## TEXT SECTION
## Start

Reputation: 643
I am trying to create a dashboard with query parameter in a query for adding dynamic column names. here is the query
SELECT :column_names FROM table1
result of the query looks like this:
array(col1, col2, col3)
["col1","col2","col3"]
I have tried exploding array
SELECT explode(:column_names) FROM table1
Result:
col
col1
col2
col3
I want to create a query like
SELECT col1, col2, col3 FROM table1
and the actual records from table in return. Is it possible to do it?
Upvotes: 0
Views: 64
Reputation: 3250
I have tried the below approach:
from pyspark.sql import SparkSession
from pyspark.sql.functions import col
spark = SparkSession.builder.appName("DynamicColumns").getOrCreate()
data = [(1, "a", "x"), (2, "b", "y"), (3, "c", "z")]
columns = ["col1", "col2", "col3"]
df = spark.createDataFrame(data, columns)
column_names = ["col1", "col2", "col3"]
selected_columns = [col(column) for column in column_names]
result_df = df.select(*selected_columns)
result_df.show()
Results:
+----+----+----+
|col1|col2|col3|
+----+----+----+
| 1| a| x|
| 2| b| y|
| 3| c| z|
+----+----+----+
In the above code I defined a list of column names to select dynamically.
By using list comprehension to create a list of col()
functions for each column name, I am able to dynamically select the desired columns from the DataFrame.
Next, by passing the list of selected columns using the *
operator to the select()
function, able to generate a query that selects the specified columns from the DataFrame.
Upvotes: 0

## End

## DATASET ENTRIES
## Start

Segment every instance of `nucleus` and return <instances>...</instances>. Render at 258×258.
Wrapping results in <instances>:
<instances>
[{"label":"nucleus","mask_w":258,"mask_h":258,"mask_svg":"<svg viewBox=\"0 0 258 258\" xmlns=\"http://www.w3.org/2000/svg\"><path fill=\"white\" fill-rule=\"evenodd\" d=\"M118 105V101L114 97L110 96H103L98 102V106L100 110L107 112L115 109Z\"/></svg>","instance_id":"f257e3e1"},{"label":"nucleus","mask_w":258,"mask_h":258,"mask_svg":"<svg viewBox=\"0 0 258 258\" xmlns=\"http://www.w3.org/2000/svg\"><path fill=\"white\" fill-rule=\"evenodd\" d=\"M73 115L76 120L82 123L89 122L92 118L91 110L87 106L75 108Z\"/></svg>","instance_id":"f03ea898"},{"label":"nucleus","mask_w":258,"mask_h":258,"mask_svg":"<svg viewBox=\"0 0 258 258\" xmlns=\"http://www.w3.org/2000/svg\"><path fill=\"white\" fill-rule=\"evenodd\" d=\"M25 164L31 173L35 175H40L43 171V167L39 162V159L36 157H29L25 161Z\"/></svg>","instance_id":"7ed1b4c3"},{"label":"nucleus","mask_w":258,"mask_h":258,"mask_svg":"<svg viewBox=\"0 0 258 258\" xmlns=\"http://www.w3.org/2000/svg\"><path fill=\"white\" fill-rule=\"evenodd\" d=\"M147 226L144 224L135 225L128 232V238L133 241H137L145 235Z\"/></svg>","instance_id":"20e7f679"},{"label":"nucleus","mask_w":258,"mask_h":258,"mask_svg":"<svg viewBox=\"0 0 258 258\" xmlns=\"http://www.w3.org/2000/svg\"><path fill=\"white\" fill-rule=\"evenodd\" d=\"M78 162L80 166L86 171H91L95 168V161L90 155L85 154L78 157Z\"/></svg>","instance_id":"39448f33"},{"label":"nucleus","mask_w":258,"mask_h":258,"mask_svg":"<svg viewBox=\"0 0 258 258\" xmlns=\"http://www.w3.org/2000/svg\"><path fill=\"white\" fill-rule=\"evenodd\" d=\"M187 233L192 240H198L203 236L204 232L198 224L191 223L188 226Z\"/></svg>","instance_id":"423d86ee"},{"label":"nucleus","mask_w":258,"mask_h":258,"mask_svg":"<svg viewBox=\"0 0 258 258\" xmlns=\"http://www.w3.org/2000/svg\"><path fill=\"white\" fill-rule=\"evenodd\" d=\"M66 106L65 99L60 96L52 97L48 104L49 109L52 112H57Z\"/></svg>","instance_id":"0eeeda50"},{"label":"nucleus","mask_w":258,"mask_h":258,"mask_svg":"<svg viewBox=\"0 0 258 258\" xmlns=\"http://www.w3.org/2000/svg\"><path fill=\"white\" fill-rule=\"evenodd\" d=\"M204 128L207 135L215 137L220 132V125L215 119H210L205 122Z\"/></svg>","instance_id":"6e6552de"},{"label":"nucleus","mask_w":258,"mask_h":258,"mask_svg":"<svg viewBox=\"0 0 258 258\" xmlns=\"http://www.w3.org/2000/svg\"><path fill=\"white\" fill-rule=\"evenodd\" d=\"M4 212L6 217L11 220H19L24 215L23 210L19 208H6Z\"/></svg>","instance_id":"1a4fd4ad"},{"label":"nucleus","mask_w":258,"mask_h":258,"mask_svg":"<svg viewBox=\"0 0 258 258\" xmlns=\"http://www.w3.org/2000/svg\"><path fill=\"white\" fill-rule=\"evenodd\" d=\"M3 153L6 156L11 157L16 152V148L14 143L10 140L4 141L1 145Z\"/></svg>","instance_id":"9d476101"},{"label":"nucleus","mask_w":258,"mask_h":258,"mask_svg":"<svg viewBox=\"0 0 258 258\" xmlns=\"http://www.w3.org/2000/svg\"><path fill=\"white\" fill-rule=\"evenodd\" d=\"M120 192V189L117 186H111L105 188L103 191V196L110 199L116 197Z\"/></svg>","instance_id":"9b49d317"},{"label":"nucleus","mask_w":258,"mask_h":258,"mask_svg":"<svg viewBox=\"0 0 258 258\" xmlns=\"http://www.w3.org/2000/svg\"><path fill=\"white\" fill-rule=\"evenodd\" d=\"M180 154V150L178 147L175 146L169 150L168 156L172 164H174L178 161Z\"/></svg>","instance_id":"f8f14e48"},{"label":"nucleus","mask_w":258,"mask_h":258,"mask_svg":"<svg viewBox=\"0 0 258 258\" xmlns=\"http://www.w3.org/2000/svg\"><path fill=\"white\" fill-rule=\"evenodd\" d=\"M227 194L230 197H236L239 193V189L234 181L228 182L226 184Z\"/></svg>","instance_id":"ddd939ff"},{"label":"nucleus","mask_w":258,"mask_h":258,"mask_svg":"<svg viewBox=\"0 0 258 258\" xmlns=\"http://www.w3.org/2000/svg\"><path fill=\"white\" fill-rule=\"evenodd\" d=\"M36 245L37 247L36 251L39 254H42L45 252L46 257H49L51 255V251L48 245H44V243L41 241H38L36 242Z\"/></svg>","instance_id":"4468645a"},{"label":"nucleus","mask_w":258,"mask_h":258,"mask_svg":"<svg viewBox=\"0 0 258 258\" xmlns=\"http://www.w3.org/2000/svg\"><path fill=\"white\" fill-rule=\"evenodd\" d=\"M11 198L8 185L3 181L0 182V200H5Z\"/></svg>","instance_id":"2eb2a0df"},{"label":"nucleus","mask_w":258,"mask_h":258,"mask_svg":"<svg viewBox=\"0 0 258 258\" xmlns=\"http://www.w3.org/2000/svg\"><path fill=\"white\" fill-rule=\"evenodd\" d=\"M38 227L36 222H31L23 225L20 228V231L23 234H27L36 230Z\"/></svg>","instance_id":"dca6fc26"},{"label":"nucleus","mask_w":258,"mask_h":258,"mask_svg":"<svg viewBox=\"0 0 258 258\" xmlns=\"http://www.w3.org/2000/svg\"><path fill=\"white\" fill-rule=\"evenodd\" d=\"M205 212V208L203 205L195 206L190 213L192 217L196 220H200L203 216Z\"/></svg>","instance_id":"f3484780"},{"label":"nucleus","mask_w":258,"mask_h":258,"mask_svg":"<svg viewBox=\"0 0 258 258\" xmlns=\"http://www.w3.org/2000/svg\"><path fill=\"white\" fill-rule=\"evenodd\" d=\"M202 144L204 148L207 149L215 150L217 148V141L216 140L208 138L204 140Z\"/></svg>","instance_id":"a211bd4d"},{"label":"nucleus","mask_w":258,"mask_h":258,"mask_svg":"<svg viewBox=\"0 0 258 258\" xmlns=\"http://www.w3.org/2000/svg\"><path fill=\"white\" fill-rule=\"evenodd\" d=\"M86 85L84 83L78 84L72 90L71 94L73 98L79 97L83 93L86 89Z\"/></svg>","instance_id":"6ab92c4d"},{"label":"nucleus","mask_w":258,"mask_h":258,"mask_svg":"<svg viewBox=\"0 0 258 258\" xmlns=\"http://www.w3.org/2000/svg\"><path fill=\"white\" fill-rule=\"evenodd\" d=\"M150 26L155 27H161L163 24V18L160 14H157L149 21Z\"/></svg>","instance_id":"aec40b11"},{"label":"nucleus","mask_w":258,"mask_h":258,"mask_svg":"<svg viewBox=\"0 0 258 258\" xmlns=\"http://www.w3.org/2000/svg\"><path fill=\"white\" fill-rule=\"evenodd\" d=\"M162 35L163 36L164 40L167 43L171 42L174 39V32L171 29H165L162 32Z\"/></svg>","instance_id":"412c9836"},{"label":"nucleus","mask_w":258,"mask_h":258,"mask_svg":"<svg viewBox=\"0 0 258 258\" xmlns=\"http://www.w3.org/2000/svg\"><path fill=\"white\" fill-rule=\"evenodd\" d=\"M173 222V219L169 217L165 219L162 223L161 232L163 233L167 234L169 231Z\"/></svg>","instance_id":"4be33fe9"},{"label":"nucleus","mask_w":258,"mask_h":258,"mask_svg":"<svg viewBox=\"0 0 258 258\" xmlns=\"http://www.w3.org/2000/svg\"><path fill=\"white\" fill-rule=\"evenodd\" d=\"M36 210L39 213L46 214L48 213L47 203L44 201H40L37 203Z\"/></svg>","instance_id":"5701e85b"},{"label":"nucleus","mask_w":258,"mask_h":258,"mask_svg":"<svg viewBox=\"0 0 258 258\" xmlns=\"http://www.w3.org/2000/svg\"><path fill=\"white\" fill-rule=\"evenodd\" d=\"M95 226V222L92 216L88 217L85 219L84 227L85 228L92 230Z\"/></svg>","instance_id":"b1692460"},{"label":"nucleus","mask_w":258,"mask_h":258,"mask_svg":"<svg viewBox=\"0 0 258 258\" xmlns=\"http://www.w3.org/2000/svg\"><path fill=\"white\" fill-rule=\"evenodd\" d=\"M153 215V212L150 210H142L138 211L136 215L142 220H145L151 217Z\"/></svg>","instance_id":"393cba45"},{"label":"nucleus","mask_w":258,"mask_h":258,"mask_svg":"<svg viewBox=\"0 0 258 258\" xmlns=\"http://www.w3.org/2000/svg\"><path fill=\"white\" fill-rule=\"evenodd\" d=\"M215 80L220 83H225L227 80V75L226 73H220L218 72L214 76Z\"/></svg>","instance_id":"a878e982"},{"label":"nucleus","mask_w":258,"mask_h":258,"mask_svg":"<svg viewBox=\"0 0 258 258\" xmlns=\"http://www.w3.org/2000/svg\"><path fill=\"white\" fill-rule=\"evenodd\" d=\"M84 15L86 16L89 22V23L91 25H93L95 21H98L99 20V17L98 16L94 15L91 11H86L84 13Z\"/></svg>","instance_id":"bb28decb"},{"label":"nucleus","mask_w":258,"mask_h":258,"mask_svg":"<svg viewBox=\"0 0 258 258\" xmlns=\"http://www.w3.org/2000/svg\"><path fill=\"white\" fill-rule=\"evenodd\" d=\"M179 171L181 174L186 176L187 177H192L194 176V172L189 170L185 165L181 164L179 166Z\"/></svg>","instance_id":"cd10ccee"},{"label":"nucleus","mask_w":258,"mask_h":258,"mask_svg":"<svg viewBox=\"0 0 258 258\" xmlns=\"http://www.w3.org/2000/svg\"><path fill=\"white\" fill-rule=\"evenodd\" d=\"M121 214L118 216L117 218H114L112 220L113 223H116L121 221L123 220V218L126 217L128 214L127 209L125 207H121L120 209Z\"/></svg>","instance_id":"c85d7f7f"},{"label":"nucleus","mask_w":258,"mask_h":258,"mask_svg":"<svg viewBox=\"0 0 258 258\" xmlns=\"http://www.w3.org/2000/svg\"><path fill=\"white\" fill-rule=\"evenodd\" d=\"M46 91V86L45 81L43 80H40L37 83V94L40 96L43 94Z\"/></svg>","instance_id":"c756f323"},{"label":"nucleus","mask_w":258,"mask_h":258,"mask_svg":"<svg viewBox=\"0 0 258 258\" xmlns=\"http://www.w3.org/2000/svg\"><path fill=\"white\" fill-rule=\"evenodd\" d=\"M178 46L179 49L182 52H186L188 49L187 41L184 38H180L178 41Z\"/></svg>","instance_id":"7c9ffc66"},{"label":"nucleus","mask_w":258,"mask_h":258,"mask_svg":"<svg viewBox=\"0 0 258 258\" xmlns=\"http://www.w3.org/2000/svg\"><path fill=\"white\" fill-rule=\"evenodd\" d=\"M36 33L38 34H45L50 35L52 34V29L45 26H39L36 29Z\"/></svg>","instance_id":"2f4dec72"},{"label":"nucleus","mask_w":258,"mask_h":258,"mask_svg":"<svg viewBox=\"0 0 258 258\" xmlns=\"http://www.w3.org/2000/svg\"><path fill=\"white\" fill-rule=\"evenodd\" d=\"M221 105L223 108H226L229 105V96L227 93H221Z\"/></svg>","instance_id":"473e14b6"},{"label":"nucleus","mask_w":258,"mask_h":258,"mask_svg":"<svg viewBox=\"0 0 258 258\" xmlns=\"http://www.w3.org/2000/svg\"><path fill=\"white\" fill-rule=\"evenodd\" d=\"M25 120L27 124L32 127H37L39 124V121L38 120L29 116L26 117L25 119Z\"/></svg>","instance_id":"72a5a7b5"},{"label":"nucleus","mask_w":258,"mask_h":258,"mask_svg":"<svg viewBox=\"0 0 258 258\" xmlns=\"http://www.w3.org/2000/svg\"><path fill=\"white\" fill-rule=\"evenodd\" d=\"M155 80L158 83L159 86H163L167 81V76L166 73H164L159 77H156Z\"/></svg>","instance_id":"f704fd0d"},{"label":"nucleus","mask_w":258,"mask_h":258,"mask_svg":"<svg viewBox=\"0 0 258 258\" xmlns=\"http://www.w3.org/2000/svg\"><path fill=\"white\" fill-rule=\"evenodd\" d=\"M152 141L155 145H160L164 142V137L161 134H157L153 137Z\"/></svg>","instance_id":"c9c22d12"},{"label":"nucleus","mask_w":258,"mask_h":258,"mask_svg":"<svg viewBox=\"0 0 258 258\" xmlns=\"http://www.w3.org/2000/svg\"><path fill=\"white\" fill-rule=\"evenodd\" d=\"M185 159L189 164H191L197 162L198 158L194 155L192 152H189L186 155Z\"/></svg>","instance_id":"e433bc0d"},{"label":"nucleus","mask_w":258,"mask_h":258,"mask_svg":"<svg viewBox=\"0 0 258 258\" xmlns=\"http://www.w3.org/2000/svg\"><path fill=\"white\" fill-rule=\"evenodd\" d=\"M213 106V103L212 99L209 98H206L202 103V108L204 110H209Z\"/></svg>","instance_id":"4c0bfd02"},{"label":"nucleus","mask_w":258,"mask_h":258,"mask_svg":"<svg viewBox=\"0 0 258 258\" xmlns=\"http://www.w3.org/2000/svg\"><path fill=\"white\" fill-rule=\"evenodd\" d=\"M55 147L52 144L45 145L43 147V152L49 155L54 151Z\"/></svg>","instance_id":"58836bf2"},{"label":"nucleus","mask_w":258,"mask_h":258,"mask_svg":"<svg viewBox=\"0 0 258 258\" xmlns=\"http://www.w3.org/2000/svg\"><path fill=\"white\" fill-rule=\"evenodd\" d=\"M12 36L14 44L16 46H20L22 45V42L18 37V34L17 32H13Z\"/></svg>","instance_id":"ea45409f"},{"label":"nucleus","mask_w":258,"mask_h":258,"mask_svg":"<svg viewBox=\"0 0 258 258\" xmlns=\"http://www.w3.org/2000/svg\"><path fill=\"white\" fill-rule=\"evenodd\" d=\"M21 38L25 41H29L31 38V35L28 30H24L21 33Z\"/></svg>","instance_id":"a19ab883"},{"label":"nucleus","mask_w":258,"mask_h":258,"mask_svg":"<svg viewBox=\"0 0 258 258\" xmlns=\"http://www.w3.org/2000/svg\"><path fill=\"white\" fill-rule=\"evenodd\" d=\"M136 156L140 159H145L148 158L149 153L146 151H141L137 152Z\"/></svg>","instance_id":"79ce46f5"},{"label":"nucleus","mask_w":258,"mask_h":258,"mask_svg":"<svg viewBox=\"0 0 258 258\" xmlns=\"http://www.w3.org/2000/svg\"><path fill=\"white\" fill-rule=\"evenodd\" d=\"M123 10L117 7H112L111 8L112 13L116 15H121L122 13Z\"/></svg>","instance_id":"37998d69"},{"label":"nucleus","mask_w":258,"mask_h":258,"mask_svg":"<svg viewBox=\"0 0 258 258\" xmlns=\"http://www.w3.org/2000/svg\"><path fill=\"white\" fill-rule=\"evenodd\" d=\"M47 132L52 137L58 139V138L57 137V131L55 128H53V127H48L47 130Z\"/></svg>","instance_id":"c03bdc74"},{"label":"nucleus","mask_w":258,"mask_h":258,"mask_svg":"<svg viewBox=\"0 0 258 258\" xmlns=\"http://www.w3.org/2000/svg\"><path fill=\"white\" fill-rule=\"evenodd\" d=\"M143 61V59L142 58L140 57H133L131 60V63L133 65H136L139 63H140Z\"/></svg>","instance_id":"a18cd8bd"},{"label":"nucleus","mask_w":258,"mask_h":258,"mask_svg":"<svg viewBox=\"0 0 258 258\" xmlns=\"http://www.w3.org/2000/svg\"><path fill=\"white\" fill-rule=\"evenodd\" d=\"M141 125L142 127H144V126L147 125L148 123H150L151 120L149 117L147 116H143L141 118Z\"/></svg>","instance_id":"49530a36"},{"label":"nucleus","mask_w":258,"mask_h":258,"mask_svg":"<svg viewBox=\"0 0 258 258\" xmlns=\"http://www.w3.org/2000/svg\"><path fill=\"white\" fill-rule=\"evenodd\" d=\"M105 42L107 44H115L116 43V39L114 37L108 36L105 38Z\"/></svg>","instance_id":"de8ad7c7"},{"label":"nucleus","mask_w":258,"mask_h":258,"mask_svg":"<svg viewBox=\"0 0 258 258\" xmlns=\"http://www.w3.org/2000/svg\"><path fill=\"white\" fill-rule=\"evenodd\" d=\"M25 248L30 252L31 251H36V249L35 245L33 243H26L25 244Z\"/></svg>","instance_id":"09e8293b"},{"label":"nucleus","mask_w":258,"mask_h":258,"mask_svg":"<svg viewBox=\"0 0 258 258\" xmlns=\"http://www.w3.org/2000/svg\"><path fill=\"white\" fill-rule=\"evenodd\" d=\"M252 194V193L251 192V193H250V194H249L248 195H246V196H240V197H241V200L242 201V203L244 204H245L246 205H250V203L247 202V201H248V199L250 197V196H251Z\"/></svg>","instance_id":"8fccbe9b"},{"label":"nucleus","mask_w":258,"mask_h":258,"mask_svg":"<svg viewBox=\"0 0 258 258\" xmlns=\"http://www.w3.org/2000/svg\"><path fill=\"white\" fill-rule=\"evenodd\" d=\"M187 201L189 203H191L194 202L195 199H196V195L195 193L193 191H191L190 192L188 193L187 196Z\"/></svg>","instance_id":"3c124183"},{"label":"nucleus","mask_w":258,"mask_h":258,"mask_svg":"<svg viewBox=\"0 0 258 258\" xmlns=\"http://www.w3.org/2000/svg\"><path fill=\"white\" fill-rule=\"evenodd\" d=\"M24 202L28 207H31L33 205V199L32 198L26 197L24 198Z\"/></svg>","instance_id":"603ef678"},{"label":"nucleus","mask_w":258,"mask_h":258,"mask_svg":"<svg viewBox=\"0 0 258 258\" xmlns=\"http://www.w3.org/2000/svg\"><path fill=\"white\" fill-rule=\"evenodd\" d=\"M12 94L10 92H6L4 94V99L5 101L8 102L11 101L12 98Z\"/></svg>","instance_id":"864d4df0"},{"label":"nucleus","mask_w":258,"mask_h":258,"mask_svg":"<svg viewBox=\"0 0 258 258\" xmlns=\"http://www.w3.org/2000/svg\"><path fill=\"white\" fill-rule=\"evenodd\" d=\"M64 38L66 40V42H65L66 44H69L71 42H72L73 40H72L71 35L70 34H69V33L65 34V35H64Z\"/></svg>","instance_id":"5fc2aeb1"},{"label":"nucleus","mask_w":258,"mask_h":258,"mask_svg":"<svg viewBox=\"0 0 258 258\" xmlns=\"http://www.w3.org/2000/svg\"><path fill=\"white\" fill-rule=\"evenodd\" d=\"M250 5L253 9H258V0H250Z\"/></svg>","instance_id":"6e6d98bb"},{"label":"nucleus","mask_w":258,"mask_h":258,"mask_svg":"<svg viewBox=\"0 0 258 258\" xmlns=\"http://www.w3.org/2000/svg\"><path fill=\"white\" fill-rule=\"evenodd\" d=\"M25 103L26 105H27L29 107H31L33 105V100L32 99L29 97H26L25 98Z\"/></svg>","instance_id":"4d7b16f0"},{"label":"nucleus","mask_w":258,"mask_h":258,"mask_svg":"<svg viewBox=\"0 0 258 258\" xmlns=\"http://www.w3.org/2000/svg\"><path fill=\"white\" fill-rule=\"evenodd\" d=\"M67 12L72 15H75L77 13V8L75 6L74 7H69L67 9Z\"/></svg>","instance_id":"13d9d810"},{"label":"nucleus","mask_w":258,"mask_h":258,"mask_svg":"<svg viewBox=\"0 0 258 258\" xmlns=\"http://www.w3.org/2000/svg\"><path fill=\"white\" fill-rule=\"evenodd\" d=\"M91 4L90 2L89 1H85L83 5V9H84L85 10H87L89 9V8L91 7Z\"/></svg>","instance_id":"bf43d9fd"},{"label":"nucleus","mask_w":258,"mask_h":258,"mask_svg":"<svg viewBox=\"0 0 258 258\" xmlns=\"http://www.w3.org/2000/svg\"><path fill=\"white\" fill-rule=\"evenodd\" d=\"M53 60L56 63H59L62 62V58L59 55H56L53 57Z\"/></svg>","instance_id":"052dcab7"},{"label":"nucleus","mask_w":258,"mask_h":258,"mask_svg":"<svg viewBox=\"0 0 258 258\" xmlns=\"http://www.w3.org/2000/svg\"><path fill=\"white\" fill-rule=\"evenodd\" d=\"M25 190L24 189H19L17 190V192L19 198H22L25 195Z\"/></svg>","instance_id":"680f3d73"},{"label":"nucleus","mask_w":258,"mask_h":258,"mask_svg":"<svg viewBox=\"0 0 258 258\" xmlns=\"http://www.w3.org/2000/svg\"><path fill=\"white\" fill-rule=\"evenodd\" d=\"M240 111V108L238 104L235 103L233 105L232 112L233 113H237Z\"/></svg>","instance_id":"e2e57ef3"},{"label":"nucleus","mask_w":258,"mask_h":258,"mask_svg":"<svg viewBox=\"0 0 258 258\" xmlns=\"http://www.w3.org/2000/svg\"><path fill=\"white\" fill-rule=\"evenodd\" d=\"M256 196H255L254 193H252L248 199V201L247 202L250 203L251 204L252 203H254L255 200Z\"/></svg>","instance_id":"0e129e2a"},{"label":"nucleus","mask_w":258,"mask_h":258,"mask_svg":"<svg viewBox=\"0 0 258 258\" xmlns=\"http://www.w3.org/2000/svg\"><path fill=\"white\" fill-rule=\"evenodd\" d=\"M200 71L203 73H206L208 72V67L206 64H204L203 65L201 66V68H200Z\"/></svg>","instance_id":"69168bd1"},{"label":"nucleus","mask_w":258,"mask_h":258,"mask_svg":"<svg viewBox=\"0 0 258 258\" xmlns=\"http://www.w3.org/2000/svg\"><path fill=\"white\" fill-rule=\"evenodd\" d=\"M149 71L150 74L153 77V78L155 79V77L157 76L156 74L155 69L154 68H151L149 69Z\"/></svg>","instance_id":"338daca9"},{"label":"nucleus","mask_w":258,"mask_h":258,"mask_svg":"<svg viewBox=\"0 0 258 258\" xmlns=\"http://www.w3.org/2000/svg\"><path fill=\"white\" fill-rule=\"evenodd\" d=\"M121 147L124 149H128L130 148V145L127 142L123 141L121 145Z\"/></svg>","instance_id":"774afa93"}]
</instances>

## End

## AIM OF THE TASK
Please copy the dynamic column selection thread between "result_df.show()" and "to the select()", inclusive, swapping "dynamically" for "at runtime".

## REPLY
result_df.show()
Results:
+----+----+----+
|col1|col2|col3|
+----+----+----+
| 1| a| x|
| 2| b| y|
| 3| c| z|
+----+----+----+
In the above code I defined a list of column names to select at runtime.
By using list comprehension to create a list of col()
functions for each column name, I am able to at runtime select the desired columns from the DataFrame.
Next, by passing the list of selected columns using the *
operator to the select()